Background: Right phrenic nerve (PN) injury is a major complication of thermal ablation of atrial tachycardias (ATs) originated from the superior vena cava (SVC).

Case Summary: We report the case of a 41-year-old female patient admitted for catheter ablation of a frequent paroxysmal AT resistant to antiarrhythmic drugs. Electroanatomical activation map demonstrated a focal origin located at the lateral aspect of the SVC, ∼17 mm above the breakthrough of the sinus node wavefront. Importantly, high-output pacing from this site resulted in PN capture. To avoid PN injury, low-output radiofrequency (RF) ablation, with a power output limited to 20 W, was performed. However, this approach was insufficient to terminate AT. High-power RF applications in proximity to the PN were avoided and pulsed-field ablation (PFA) with a pentaspline catheter was chosen. The catheter was advanced into the SVC to the level of the earliest activation under fluoroscopic guidance and visualization within the mapping system. Two pairs of applications, in basket configuration, were delivered inside the SVC, rendering AT non-inducible while sinus node function was not compromised.

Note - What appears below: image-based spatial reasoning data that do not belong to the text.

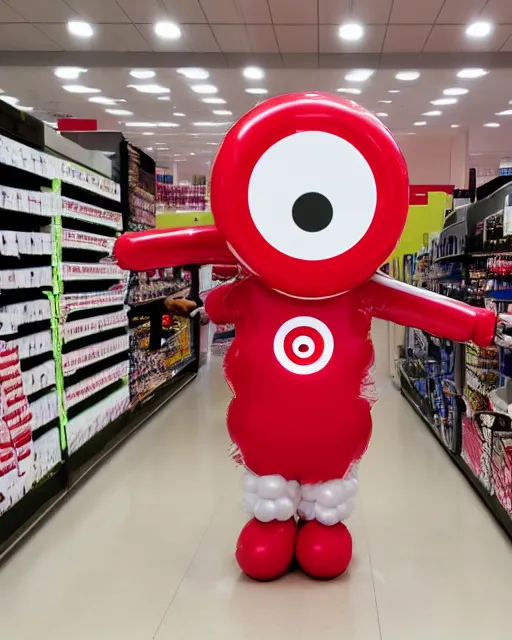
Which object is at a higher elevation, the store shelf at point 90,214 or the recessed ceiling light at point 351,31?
the recessed ceiling light at point 351,31

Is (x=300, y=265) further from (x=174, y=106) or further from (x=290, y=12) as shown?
(x=174, y=106)

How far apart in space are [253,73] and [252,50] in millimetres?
774

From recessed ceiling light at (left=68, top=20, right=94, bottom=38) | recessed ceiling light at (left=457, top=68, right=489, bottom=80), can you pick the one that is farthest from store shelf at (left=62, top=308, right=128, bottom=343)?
recessed ceiling light at (left=457, top=68, right=489, bottom=80)

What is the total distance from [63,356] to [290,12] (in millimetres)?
5031

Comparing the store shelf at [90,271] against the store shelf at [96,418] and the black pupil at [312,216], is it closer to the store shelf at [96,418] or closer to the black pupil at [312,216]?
the store shelf at [96,418]

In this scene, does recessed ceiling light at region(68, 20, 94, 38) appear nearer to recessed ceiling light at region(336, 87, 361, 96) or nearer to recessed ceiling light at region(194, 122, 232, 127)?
recessed ceiling light at region(336, 87, 361, 96)

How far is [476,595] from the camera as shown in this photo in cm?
204

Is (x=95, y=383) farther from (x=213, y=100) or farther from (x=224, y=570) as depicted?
(x=213, y=100)

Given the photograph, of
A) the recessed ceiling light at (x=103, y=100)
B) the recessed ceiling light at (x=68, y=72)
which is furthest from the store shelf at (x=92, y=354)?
the recessed ceiling light at (x=103, y=100)

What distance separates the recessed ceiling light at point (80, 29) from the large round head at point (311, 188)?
19.6 ft

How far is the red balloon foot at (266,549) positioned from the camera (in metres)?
2.05

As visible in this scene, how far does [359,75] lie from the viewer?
27.7ft

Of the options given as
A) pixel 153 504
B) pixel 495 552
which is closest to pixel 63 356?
pixel 153 504

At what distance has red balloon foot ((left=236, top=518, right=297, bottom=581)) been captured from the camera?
2049mm
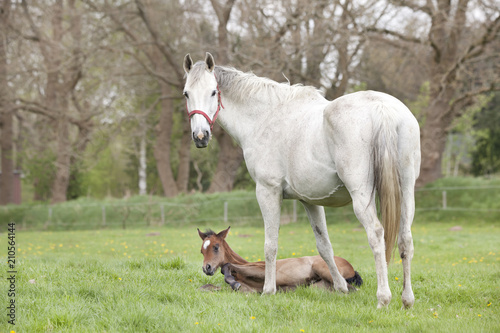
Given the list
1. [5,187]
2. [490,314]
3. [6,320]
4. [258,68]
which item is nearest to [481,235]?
[258,68]

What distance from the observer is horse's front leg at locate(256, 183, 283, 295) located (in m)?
5.75

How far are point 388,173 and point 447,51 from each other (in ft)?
60.1

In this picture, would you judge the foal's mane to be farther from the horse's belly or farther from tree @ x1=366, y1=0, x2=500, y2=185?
tree @ x1=366, y1=0, x2=500, y2=185

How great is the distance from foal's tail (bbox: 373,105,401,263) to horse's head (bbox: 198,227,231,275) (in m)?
2.18

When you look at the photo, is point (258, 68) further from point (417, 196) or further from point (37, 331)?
point (37, 331)

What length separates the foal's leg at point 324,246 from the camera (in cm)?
587

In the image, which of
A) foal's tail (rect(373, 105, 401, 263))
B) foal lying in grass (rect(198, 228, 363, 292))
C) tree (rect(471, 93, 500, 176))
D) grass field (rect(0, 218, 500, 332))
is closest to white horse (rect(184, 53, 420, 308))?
foal's tail (rect(373, 105, 401, 263))

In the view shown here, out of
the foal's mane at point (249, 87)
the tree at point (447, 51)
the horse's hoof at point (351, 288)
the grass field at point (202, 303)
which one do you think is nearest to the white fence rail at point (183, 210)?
the tree at point (447, 51)

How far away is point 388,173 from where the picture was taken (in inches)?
179

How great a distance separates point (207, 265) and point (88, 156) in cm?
2084

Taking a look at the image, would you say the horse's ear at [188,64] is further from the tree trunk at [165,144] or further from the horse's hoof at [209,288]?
the tree trunk at [165,144]

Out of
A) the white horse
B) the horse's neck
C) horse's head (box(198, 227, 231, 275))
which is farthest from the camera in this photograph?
the horse's neck

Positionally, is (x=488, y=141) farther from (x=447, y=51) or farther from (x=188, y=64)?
(x=188, y=64)

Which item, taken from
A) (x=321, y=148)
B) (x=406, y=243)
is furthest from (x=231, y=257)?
(x=406, y=243)
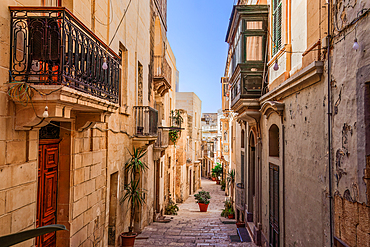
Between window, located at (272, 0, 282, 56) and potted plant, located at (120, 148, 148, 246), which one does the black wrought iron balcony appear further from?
window, located at (272, 0, 282, 56)

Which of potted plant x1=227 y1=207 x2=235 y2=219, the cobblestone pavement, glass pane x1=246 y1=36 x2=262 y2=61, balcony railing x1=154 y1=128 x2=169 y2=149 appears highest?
glass pane x1=246 y1=36 x2=262 y2=61

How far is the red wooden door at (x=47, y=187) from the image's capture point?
4453 millimetres

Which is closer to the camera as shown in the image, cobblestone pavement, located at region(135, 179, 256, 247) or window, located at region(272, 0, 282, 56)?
window, located at region(272, 0, 282, 56)

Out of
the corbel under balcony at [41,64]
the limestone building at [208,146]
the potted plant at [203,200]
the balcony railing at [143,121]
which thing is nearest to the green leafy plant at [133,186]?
the balcony railing at [143,121]

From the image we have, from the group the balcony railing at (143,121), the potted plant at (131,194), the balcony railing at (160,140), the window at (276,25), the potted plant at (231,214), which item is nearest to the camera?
the window at (276,25)

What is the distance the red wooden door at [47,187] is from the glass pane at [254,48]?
6060 millimetres

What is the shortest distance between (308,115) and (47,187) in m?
4.70

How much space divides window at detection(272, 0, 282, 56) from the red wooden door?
576 cm

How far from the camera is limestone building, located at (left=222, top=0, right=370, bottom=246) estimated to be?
3.31 meters

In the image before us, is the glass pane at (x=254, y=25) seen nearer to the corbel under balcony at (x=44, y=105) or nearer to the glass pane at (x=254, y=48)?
the glass pane at (x=254, y=48)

Discussion: Phrenic nerve is vulnerable to injury during ablation within the SVC using thermal ablation modalities. Low-output RF ablation may be safe but less efficient. In contrast, non-thermal approaches such as PFA may be preferable to avoid damage to the collateral tissues as PN. Electroanatomical mapping may be important to avoid lesions in proximity to the sinus node.